Supercede's House Style for Haskell

Here’s a style guide I wrote recently which is partly my opinion, and partly observations on what has organically emerged as the way we typically write Haskell code on our team. It describes syntax, but goes beyond that because style encompasses all parts of our work.

What do you think?

18 Likes

I like to put my “block opening” keywords* at the end of a line. In particular, I write where like this:

hangingIndent :: MonadIO m => a -> m b
hangingIndent a = fromAToB a where
  fromAToB = do
    someEffect
    someOtherEffectForNoReason
    thisCodeLooksABitWeird

* let, of, where, do

2 Likes

I both wholeheartedly agree, and swear to never do this at work.

On the whole, I agree that manually controlling the layout of code can help with readability. It’s not necessarily about aesthetics, but rather with organizing information.
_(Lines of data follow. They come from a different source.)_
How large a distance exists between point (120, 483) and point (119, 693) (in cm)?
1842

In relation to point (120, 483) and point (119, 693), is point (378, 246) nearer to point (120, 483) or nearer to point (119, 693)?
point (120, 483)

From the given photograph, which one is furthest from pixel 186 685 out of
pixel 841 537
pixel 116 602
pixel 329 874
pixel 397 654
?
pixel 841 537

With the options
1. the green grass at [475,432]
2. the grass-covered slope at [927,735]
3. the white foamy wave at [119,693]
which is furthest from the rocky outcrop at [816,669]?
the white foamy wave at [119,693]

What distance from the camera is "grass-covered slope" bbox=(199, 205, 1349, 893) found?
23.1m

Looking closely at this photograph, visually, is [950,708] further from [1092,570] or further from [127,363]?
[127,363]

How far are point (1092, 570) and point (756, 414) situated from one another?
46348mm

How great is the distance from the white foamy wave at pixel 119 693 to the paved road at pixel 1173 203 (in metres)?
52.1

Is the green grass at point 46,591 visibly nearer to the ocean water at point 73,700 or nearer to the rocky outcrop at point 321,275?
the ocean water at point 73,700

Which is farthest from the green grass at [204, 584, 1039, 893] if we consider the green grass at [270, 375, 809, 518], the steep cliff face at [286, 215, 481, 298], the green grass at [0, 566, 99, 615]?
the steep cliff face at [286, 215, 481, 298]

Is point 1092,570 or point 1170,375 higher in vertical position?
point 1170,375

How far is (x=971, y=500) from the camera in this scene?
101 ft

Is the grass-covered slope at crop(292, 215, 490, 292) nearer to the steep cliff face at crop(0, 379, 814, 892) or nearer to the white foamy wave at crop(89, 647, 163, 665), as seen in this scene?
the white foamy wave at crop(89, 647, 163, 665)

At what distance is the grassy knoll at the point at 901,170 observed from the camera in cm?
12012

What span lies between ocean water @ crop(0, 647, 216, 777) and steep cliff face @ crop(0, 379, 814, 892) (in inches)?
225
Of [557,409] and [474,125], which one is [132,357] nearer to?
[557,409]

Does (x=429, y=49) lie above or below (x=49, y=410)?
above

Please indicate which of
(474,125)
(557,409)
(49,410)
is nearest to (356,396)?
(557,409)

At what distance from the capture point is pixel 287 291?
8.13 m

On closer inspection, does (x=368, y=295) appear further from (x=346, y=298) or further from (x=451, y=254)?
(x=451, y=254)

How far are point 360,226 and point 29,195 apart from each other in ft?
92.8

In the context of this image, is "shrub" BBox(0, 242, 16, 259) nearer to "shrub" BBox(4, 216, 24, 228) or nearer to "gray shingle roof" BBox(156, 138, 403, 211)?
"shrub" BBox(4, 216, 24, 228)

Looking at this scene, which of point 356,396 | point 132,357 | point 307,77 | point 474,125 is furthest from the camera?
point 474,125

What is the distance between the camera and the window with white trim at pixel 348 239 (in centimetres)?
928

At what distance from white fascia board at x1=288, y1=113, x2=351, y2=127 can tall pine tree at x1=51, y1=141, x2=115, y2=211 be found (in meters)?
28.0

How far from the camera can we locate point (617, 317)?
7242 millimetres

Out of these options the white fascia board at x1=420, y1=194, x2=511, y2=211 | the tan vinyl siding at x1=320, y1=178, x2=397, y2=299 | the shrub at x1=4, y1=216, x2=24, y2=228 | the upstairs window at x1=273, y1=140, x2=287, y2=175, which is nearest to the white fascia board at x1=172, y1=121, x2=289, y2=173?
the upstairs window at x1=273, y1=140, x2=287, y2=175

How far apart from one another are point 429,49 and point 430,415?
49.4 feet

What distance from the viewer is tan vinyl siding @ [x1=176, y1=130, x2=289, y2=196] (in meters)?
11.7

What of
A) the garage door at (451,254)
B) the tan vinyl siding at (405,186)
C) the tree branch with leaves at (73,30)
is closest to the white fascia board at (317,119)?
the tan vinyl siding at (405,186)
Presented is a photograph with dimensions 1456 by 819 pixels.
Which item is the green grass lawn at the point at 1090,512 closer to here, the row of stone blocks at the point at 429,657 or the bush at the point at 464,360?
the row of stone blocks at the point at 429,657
Just like a good module hierarchy is important for code navigation (among other things), code layout helps visual navigation. I personally like the style presented in the blog post, and would enjoy reading source code in this layout.
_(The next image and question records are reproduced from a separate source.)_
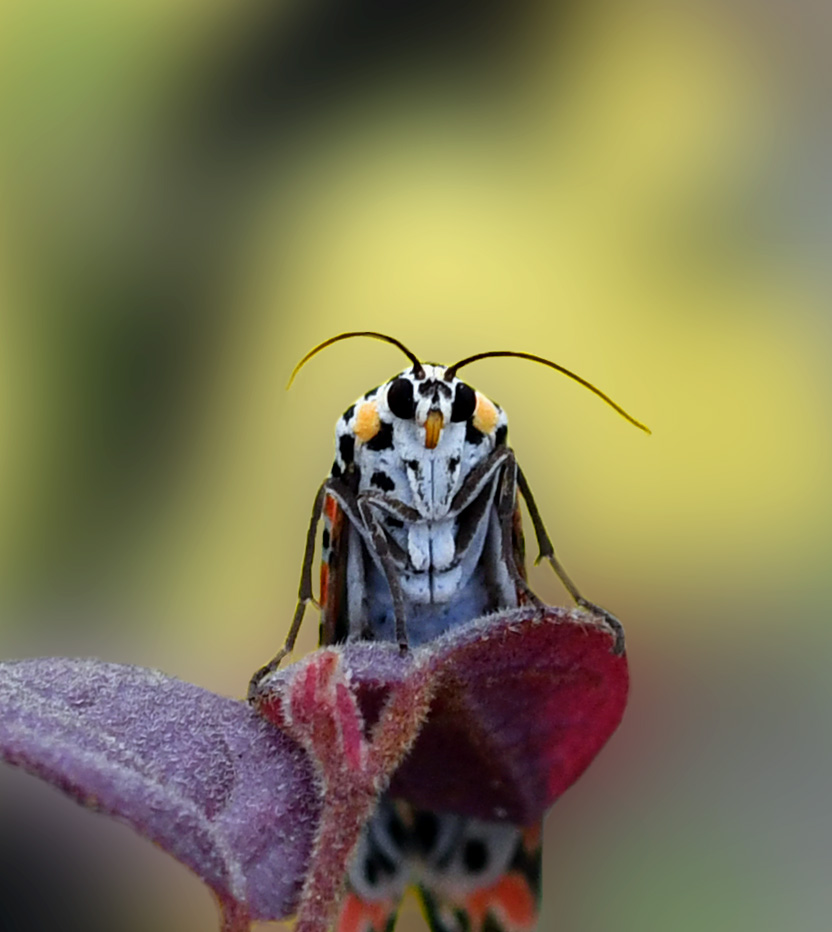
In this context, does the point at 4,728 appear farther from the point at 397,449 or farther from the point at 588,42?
the point at 588,42

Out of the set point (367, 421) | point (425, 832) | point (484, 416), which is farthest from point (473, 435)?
point (425, 832)

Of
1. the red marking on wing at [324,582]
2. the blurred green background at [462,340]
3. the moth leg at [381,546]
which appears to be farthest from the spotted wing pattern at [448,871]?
the blurred green background at [462,340]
But unfortunately, people’s view of a good layout is quite personal. In a work setting, I always highly recommend a non-configurable code formatter (ormolu for Haskell and black for Python, for example). The goal is to maximize global readability by homogeneizing code written by different people, in contrast to maximizing layout on a per-person basis for local readibility.
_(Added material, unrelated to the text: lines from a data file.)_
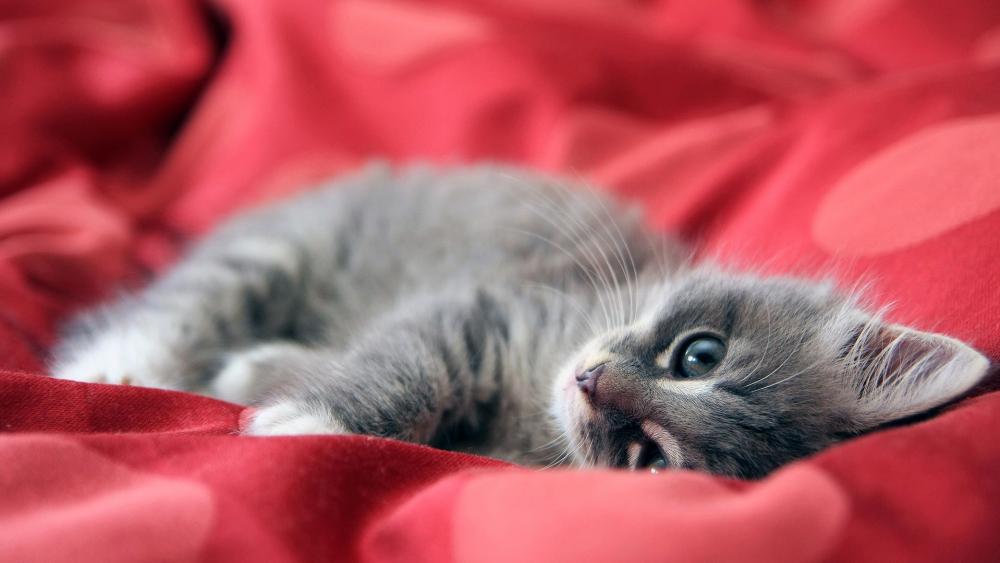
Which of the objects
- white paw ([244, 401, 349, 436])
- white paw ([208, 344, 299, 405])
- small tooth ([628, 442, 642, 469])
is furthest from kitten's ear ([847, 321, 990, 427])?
white paw ([208, 344, 299, 405])

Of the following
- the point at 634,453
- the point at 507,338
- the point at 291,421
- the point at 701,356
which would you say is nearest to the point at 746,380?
the point at 701,356

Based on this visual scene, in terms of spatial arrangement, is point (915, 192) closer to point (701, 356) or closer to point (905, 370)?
point (905, 370)

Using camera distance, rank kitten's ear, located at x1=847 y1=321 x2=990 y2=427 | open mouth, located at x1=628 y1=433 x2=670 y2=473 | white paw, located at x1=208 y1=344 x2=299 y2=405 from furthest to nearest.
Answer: white paw, located at x1=208 y1=344 x2=299 y2=405 < open mouth, located at x1=628 y1=433 x2=670 y2=473 < kitten's ear, located at x1=847 y1=321 x2=990 y2=427

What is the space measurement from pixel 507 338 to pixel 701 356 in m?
0.41

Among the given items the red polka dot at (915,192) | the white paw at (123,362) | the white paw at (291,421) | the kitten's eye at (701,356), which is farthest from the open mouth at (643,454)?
the white paw at (123,362)

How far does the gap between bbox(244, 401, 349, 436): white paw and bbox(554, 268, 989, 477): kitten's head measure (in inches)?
15.1

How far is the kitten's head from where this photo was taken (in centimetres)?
104

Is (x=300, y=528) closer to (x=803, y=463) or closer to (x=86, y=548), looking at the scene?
(x=86, y=548)

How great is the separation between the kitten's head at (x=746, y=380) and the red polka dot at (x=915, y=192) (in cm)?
19

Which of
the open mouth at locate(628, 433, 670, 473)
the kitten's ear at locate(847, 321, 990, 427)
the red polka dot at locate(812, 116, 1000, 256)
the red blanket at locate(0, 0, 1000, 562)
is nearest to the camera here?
the red blanket at locate(0, 0, 1000, 562)

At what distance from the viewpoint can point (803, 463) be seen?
2.62 feet

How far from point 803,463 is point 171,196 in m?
1.86

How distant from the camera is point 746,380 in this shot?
3.62ft

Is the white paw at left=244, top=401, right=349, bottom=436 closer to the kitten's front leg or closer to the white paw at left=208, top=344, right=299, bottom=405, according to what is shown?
the kitten's front leg
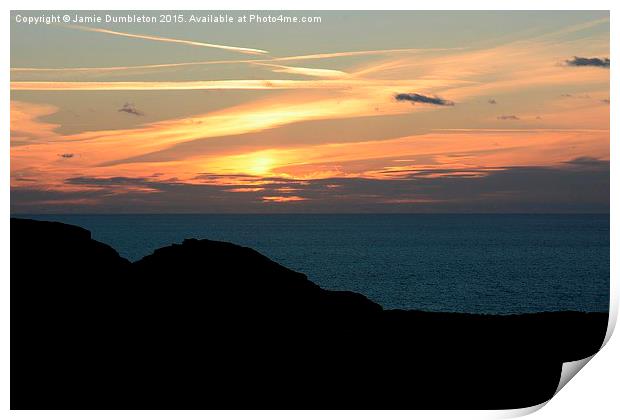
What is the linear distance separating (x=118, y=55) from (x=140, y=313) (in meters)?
4.20

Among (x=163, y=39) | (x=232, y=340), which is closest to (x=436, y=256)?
(x=163, y=39)

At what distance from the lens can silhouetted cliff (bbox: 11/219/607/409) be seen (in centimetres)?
1031

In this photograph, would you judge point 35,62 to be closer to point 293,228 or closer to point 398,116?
point 398,116

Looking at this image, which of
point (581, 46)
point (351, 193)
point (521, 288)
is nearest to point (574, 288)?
point (521, 288)

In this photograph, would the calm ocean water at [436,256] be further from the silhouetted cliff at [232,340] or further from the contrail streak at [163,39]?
the contrail streak at [163,39]

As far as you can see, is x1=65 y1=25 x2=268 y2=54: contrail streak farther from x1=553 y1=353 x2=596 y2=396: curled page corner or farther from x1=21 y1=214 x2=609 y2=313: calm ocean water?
x1=21 y1=214 x2=609 y2=313: calm ocean water

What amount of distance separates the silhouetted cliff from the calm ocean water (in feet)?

In a workplace with a mandatory style, isn’t it basically like having a code formatter, but with the extra steps of having to enforce some rules manually?

12 Likes

The first half prescribing how to layout code is something I’ve always considered a problem to automate away.[1]

I do think some of the other sections are valuable and can be justified with practical reasoning:

  • Avoiding wildcards because it can ensure you handle new cases.
  • Tests should be self contained and meta code vs object code should be clearly distinguished.

They have a flavour of more systems thinking.

Another pattern I’ve observed:

  • Keep functions seated in monads on the lowest practical layer of the stack, for better composition and performance e.g.
    • The Query monad (eg Rel8) can be composed into one big query which requires only one round trip to non-local DBs (PG, etc.).
    • A Transaction (eg Hasql) monad obviously composes into a transaction which has atomicity guarantees, but clearly doesn’t compose in the same way as Query.
    • And then a possible Model monad which access DBs, files, HTTP APIs, etc can be called from many contexts (a web handler, a task scheduler, command line, test suite, etc.).
    • Implement Auth on whatever layer needed.
    • Instead, you often see all code in one big App type, and N+1 query problems everywhere, with a web redirect in the middle of a data accessing pattern, dirty DB reads, etc. and it’s very difficult to undo later on.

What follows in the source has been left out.